> _Given task_: Reproduce all of the material below, substituting "camera" for "camera lens" and leaving everything else unchanged.

> _The data_:
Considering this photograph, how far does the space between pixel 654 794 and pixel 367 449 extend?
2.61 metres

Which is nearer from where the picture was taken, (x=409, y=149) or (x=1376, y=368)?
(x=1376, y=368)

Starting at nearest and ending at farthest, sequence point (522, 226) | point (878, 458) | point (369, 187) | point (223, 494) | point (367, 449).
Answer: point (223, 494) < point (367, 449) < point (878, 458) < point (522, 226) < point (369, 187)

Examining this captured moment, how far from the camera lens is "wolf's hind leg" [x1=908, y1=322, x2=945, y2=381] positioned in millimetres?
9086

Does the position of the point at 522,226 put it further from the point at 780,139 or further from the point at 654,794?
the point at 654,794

> _Result for this exercise_:
Considering this photograph, how far does the space between pixel 654 794 and pixel 367 449 extend?
2.61 metres

Which is nearer from where the picture was taken, (x=409, y=149) or (x=1376, y=368)?
(x=1376, y=368)

Starting at nearest and ending at farthest, sequence point (522, 226) | point (878, 458) | point (369, 187) | point (223, 494) | point (367, 449).
Answer: point (223, 494) < point (367, 449) < point (878, 458) < point (522, 226) < point (369, 187)

Examining this captured moment, how far from the camera is "wolf's hind leg" [x1=908, y1=322, x2=945, y2=381] positioned in millimetres?
9086

Does the position of the point at 522,226 put it further from the point at 780,139 or further from the point at 654,794?
the point at 654,794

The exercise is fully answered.